Foto: Wikimedia Commons
Tremor de magnitude 1,7 foi detectado pela Rede Sismográfica Brasileira e analisado pela USP; moradores sentiram o abalo, mas não houve danos
Um tremor de terra de magnitude 1,7 foi registrado na noite de segunda-feira (18) em Rubim, município localizado no Vale do Jequitinhonha, em Minas Gerais. O abalo sísmico foi detectado pelas estações da Rede Sismográfica Brasileira e analisado pelo Centro de Sismologia da Universidade de São Paulo (USP). Apesar de ter sido percebido por moradores, não houve registro de danos materiais ou feridos.
Imagens de câmeras de segurança registraram o momento exato em que o tremor foi sentido na cidade. Moradores de diferentes bairros relataram ter percebido a movimentação, e alguns chegaram a sair de casa e se reunir nas ruas para tentar entender o que estava acontecendo. Segundo a Rede Sismográfica Brasileira, o evento foi monitorado pelas estações da rede, coordenada pelo Observatório Nacional com apoio do Serviço Geológico do Brasil. O Centro de Sismologia da USP também analisou os dados registrados durante o abalo.
Rubim não é estranha a esse tipo de fenômeno. Em 2023, um tremor de magnitude 3 foi detectado na cidade e assustou moradores. Na ocasião, segundo a Defesa Civil municipal, não houve feridos nem danos materiais. Ao longo de cinco anos, foram registrados pelo menos sete tremores no município. O maior deles ocorreu em 2018, com magnitude 3,3, enquanto os demais variaram entre 2 e 3 graus. Tremores de baixa magnitude em Minas Gerais não são incomuns. O estado concentra o maior número de abalos sísmicos registrados no país, fenômenos que ocorrem, na maior parte dos casos, devido às pressões geológicas que atuam na crosta terrestre.
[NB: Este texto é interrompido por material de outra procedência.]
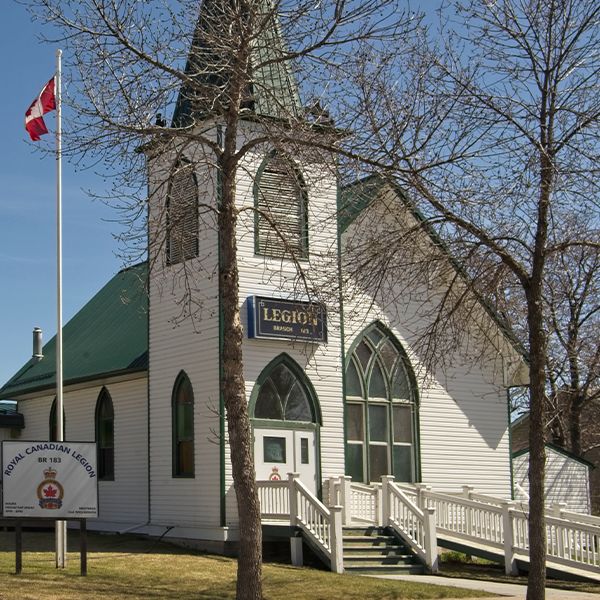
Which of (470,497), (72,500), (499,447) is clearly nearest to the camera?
(72,500)

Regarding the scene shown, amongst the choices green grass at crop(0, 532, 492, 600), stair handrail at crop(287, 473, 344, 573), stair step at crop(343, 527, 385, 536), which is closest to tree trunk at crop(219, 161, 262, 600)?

Embora seja comum associar terremotos a países localizados em regiões de intensa atividade tectônica, o Brasil também registra tremores de terra. Em geral, os abalos são de baixa magnitude e estão relacionados às tensões geológicas existentes na crosta terrestre. Conforme a classificação citada pela Defesa Civil de Rubim em 2023, tremores inferiores a 3,5 graus normalmente são captados por equipamentos sismológicos e, em muitos casos, passam despercebidos pela população. Quando ocorrem próximos a áreas urbanas ou apresentam magnitude um pouco maior, podem ser sentidos pelos moradores, mas raramente provocam danos. O episódio mais recente em Rubim reforça o padrão já observado na região, onde os abalos sísmicos fazem parte da realidade geológica local, sem representar, até o momento, riscos significativos para a população.